WORK TO BE COMPLETED:
Please give the rows again from the start of the records through the line holding "(x=258, y=549), (x=178, y=352), (x=163, y=342), (x=132, y=311)", inclusive, with "nearest" swapped for "closest" and nothing else changed. Leave the pictures out of your answer.

INFORMATION GIVEN:
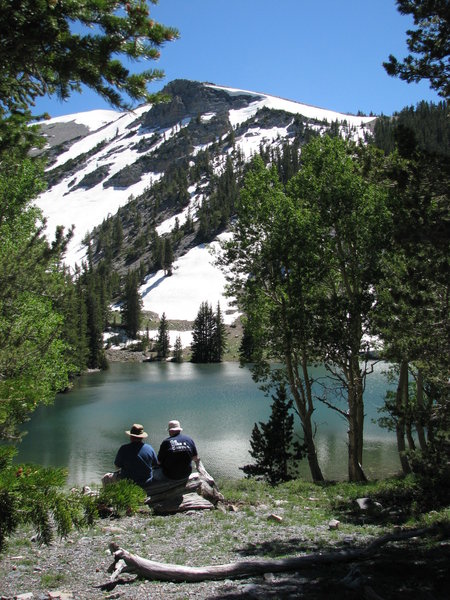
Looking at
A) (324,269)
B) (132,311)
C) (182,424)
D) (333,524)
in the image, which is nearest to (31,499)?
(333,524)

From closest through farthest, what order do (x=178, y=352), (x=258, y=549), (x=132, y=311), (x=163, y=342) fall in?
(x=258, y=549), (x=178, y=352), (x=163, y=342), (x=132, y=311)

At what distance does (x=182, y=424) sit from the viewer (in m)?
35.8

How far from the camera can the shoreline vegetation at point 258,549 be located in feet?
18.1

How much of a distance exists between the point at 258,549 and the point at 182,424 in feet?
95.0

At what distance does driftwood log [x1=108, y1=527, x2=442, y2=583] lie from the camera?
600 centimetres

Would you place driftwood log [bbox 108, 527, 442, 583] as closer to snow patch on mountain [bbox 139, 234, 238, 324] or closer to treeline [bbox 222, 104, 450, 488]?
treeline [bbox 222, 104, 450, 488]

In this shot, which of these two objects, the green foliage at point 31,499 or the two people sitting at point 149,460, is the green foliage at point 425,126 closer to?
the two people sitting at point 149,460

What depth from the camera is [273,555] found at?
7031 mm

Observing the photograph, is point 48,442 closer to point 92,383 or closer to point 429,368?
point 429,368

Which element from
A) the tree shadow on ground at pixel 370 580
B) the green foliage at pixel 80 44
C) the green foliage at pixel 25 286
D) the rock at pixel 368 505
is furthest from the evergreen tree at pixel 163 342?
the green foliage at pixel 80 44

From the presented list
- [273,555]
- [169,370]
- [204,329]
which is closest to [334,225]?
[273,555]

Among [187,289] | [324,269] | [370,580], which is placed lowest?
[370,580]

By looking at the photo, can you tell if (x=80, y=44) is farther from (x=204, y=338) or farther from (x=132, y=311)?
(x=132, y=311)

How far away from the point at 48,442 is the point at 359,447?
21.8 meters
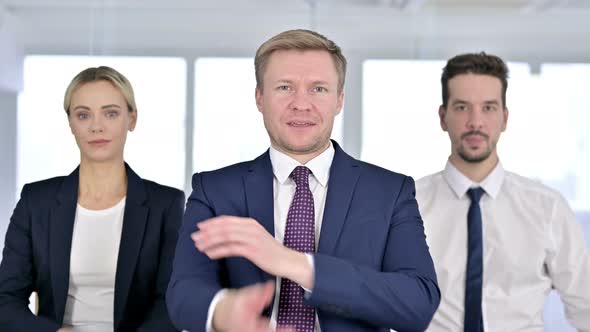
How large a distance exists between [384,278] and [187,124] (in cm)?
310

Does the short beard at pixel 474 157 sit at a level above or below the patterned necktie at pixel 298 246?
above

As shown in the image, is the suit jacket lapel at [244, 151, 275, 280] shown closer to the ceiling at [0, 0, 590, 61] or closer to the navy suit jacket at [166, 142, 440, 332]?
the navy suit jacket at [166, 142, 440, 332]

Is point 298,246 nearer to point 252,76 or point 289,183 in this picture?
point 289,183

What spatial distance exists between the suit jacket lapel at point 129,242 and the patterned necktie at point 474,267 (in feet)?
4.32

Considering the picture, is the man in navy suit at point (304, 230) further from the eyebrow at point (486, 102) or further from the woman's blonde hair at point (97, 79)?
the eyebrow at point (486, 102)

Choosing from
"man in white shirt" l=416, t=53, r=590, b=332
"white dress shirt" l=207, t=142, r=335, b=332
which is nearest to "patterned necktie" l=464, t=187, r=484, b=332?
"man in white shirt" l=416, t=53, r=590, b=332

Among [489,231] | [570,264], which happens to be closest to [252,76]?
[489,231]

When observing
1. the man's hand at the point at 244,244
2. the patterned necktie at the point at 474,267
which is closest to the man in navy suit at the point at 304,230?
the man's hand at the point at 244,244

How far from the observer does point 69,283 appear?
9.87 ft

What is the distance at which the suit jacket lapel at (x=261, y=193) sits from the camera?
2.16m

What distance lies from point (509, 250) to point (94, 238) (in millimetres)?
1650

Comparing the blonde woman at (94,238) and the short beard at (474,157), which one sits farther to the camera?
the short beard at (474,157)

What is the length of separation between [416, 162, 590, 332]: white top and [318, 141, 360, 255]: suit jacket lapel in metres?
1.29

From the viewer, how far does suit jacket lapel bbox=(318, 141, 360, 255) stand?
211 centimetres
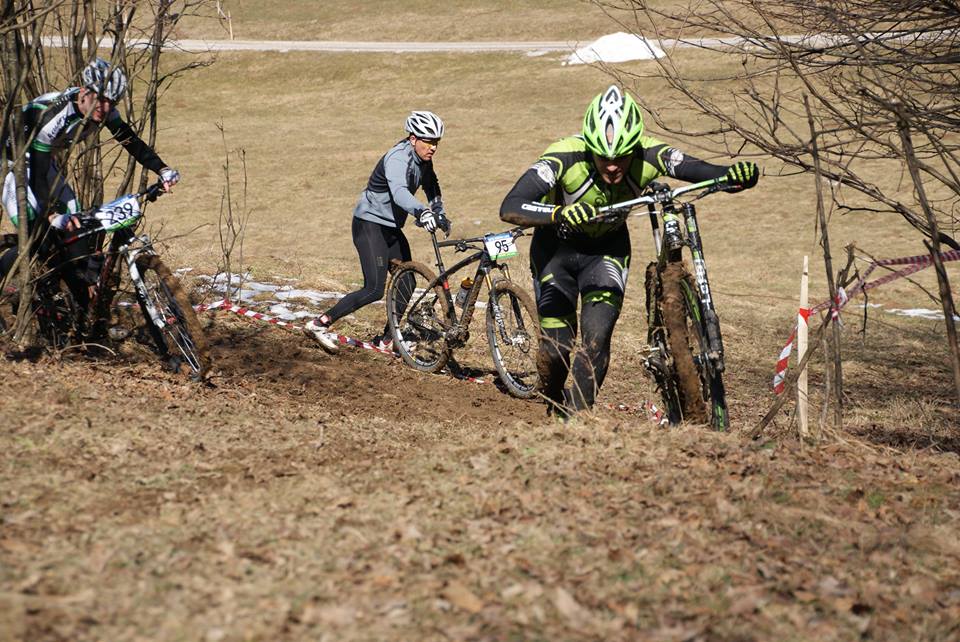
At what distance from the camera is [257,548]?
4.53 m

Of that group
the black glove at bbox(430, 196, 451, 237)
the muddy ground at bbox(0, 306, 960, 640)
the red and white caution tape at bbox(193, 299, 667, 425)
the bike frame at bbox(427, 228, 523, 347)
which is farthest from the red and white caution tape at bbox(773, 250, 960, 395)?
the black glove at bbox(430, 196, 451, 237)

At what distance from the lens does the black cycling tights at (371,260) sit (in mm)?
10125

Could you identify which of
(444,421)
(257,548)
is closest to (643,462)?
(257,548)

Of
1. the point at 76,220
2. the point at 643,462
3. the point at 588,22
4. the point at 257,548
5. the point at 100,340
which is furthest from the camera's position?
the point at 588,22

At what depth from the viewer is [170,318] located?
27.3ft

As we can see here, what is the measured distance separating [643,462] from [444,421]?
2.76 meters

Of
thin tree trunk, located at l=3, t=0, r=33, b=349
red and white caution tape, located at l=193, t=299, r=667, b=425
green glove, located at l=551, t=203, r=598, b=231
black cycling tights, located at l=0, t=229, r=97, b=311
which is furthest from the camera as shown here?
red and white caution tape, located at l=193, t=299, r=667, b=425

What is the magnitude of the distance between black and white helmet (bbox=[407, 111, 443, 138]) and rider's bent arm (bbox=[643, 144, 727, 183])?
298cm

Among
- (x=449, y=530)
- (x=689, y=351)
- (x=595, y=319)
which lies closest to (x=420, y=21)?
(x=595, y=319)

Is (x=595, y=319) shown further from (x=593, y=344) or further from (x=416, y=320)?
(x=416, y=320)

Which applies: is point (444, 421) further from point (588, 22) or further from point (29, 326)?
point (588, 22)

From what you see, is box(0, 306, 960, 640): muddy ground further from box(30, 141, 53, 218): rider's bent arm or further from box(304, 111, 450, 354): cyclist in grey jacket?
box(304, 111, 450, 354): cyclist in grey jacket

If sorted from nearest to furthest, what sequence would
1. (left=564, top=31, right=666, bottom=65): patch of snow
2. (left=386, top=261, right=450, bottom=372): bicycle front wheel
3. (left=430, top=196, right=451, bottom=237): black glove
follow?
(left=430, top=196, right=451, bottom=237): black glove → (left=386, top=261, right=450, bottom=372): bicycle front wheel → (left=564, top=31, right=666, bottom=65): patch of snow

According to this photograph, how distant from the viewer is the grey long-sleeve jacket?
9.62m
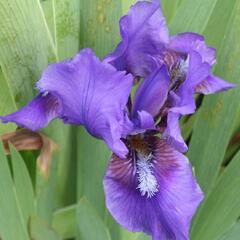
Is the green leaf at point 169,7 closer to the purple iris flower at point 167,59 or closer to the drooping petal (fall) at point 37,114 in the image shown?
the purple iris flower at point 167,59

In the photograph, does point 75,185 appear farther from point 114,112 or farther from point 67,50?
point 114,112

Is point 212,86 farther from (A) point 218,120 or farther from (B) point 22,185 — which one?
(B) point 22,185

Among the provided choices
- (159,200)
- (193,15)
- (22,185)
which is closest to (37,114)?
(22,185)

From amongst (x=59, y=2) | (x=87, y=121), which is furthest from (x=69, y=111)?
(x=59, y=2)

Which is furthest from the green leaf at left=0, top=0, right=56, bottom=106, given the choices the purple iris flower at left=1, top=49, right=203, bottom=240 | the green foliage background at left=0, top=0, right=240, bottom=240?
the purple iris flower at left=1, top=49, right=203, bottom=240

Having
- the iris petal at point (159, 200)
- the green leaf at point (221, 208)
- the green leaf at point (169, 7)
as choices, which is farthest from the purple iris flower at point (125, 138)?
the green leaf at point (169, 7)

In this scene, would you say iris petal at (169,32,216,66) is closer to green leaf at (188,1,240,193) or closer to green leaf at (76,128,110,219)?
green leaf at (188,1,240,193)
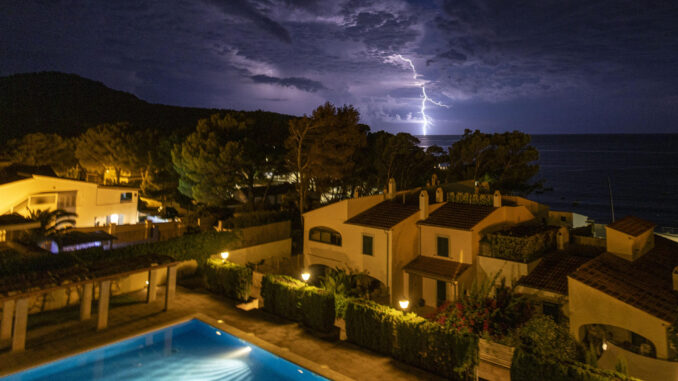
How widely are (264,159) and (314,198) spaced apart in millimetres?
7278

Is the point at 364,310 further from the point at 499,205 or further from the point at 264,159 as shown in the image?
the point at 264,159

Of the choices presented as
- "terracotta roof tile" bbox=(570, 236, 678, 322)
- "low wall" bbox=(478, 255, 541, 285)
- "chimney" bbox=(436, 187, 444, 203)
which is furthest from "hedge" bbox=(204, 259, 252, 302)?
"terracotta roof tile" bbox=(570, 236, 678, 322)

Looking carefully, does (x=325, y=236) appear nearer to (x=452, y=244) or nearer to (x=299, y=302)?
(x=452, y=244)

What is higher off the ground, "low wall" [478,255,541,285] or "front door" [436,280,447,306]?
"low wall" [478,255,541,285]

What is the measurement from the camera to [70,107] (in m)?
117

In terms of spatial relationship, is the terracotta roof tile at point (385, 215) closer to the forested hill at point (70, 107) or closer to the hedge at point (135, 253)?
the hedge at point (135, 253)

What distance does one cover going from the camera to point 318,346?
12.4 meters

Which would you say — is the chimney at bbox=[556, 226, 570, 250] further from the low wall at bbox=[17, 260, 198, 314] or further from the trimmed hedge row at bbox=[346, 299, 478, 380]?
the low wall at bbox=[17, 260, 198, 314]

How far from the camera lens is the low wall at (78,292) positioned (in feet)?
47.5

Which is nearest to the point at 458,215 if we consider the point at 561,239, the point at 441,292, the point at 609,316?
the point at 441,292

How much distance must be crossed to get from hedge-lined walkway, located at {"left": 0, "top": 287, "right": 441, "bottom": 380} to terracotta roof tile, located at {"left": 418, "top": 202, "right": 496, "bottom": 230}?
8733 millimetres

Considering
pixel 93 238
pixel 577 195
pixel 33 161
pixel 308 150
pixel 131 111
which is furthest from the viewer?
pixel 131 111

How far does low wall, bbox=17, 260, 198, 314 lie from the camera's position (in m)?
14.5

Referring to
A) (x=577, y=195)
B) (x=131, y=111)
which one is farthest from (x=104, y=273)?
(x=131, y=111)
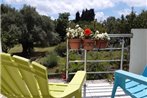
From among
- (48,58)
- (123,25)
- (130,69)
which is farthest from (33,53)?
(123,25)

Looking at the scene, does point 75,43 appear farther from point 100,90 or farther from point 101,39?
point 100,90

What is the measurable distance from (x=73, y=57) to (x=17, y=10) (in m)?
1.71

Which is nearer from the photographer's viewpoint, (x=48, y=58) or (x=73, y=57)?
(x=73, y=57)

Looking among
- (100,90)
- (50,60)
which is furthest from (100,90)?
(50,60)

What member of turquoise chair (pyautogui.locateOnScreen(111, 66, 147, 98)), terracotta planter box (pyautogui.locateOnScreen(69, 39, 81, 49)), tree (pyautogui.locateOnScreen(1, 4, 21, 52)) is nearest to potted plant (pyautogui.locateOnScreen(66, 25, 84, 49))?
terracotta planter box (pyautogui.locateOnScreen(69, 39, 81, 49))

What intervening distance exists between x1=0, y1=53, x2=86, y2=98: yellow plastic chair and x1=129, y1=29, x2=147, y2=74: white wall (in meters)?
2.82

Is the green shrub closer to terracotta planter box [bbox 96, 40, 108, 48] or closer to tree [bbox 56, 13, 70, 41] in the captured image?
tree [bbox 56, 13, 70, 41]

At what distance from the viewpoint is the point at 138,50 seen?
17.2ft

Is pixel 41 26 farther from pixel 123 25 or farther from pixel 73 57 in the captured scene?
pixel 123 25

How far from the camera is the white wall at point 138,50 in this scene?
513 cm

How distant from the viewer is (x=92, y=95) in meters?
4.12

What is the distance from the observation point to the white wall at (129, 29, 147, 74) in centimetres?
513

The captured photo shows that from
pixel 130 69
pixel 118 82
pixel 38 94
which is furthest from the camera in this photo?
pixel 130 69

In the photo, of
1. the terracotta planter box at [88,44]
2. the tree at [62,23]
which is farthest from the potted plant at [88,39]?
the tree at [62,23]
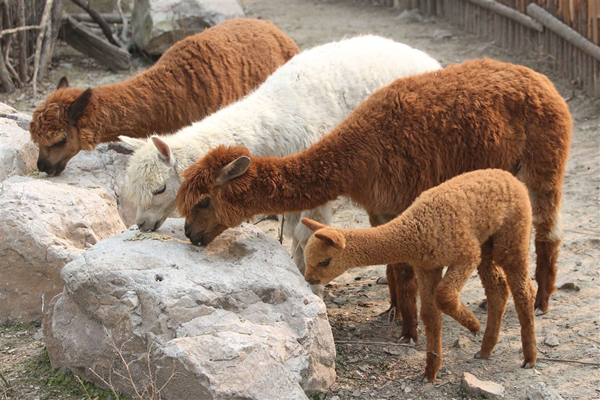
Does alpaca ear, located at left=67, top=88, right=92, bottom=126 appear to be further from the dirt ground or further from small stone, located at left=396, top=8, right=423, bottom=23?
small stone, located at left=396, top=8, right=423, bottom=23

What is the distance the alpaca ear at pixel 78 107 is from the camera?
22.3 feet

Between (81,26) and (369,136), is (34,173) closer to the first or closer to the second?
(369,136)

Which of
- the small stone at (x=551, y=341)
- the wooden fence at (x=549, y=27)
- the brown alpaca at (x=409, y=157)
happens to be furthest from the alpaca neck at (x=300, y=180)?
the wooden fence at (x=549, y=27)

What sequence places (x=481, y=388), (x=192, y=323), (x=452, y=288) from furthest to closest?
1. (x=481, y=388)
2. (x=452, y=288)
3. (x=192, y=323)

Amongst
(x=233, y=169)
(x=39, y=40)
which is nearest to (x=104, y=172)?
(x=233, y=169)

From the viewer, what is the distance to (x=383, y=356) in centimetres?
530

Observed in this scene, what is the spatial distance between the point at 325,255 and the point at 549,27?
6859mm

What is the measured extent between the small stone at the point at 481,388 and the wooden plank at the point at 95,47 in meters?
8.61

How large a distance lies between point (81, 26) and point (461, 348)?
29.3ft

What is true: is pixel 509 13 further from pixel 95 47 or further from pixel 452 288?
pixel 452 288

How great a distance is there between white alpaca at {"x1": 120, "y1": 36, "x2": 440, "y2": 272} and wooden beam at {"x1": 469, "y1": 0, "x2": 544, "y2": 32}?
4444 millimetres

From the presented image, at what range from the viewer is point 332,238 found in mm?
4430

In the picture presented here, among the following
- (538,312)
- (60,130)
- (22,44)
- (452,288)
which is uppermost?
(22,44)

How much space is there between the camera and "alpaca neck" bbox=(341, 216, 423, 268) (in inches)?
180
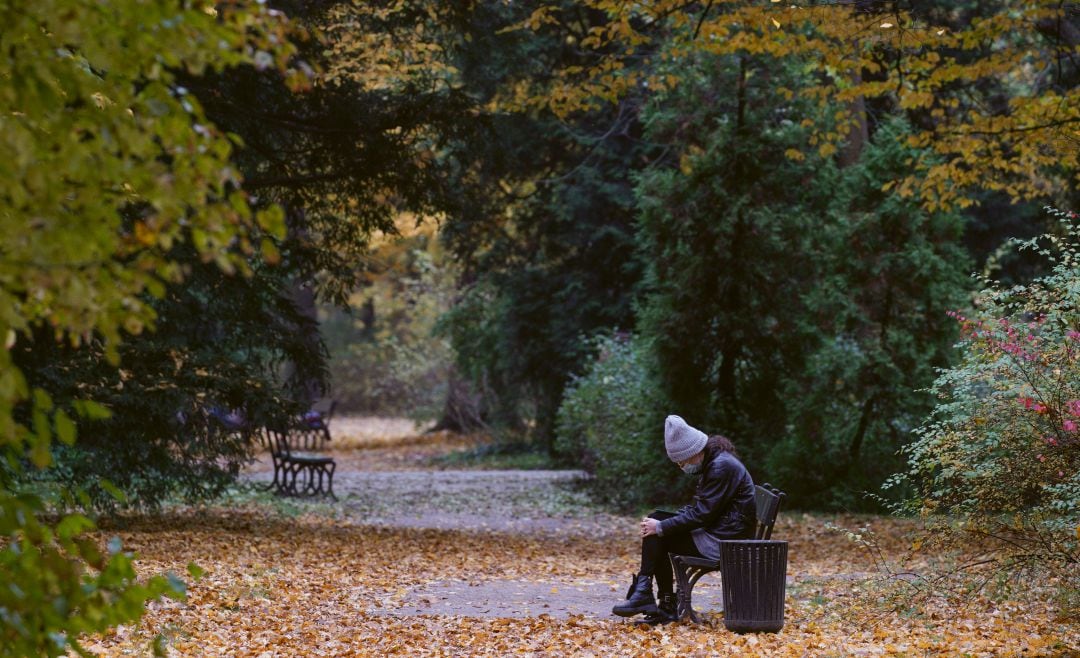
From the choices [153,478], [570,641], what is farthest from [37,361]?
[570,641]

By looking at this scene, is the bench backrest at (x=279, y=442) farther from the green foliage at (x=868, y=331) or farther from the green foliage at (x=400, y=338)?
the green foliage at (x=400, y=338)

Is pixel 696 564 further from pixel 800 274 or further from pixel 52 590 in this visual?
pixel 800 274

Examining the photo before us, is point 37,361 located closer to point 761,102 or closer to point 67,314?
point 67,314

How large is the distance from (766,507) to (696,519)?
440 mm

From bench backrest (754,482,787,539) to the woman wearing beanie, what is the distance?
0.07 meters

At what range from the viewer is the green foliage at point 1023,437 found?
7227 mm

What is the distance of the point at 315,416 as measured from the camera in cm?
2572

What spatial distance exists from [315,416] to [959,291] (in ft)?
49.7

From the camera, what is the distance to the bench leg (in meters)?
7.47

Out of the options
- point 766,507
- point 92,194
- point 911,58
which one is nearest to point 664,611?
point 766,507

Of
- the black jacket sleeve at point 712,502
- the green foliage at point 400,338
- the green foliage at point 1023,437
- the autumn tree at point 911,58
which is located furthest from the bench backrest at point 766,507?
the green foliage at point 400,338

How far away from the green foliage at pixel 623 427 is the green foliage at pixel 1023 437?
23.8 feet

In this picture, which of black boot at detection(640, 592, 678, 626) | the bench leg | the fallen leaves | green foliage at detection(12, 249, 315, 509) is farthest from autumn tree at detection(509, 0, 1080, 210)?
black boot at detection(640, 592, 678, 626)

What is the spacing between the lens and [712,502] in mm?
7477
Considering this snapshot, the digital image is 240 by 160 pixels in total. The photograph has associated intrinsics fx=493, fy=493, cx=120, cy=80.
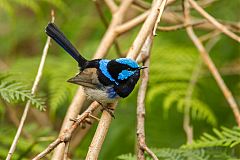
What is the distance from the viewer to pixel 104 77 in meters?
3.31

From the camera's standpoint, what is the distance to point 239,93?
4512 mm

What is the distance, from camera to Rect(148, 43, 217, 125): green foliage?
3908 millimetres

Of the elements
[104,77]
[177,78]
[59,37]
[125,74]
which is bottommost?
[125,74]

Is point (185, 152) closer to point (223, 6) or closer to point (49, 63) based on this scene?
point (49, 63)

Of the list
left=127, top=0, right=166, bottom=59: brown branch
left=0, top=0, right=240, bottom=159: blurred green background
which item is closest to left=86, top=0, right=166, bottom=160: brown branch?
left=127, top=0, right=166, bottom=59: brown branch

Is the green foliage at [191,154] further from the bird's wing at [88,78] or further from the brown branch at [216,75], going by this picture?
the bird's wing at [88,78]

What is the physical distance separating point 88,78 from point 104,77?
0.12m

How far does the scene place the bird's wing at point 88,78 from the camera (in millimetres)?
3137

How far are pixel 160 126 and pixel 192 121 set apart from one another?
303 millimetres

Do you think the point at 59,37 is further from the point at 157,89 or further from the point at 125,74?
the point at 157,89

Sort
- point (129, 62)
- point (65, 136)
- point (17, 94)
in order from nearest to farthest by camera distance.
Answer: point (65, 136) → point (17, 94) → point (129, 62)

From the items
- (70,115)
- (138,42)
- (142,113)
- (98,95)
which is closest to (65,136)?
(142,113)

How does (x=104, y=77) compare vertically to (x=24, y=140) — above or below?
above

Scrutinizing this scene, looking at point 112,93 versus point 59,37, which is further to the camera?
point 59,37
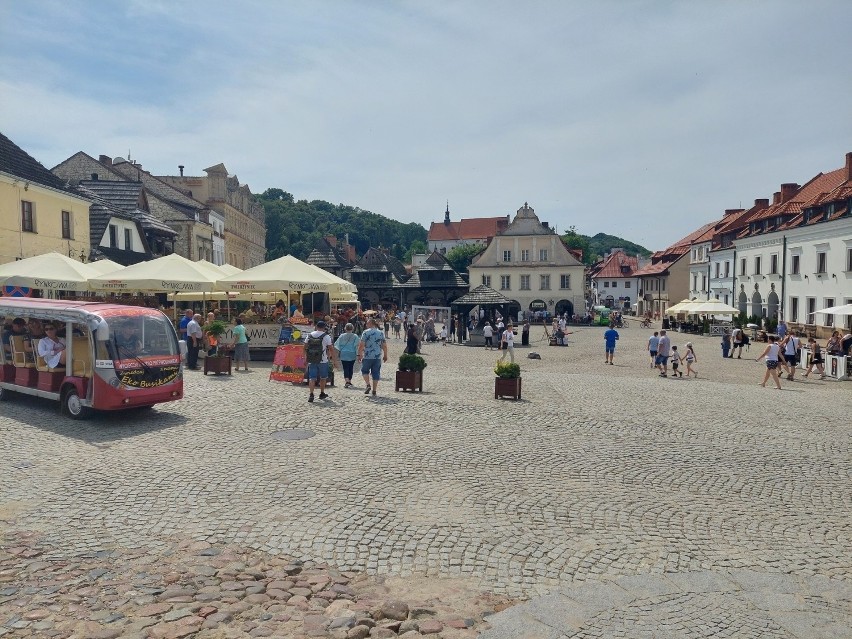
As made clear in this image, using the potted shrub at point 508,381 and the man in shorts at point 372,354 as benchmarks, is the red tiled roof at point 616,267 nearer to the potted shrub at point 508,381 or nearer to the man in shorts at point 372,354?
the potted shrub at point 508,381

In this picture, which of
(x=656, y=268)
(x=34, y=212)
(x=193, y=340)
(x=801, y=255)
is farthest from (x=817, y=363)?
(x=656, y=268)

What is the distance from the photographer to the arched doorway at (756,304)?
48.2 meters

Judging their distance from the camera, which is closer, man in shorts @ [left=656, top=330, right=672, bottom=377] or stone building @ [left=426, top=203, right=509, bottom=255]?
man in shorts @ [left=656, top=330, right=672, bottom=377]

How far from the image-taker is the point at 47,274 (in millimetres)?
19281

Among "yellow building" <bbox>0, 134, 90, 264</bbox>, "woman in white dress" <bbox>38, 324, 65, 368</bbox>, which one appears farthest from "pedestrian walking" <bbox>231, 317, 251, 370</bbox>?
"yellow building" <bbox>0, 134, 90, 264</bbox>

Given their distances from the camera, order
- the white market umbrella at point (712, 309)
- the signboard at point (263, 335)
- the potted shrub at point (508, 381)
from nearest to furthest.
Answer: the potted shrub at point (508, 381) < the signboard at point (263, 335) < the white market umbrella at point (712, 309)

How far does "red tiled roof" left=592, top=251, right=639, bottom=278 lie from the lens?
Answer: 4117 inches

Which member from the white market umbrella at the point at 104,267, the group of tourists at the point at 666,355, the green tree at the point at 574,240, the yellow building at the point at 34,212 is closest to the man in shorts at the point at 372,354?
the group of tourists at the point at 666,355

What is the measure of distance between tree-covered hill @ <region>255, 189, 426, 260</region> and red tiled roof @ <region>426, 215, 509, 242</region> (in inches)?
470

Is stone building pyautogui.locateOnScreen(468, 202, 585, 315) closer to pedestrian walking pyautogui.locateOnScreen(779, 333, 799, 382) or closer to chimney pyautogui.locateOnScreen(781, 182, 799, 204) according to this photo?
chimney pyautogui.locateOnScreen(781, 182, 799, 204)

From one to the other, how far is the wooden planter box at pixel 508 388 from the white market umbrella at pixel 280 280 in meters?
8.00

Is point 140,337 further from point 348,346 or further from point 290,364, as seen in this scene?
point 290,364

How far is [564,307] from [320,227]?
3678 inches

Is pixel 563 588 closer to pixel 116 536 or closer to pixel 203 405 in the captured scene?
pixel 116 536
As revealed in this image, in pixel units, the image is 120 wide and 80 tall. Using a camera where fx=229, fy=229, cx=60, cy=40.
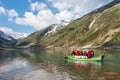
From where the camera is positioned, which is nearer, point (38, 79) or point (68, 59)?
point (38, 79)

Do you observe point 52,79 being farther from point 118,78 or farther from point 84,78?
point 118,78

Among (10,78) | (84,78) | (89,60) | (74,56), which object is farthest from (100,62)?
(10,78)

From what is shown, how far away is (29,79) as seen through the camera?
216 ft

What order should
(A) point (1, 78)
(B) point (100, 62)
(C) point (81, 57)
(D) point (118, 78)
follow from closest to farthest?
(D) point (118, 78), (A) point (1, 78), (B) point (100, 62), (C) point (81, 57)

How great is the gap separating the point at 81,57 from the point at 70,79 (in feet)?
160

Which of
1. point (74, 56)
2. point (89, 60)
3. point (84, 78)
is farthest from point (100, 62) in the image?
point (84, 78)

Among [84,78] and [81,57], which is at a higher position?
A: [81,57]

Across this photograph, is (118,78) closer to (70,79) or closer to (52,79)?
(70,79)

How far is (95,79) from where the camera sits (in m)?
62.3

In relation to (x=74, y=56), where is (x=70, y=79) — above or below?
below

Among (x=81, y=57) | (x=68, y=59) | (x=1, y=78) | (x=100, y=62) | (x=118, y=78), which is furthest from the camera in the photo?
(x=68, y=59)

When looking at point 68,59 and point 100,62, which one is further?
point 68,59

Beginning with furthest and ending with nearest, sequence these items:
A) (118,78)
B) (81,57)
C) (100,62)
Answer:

SOLUTION TO THIS PROBLEM:
Looking at
A) (324,269)
B) (132,311)
C) (182,424)
D) (333,524)
in the image, which is closest to (31,499)?
(333,524)

From closest through farthest, what order do (x=178, y=352), (x=258, y=549), (x=132, y=311), (x=163, y=342) fall in?
(x=258, y=549), (x=178, y=352), (x=163, y=342), (x=132, y=311)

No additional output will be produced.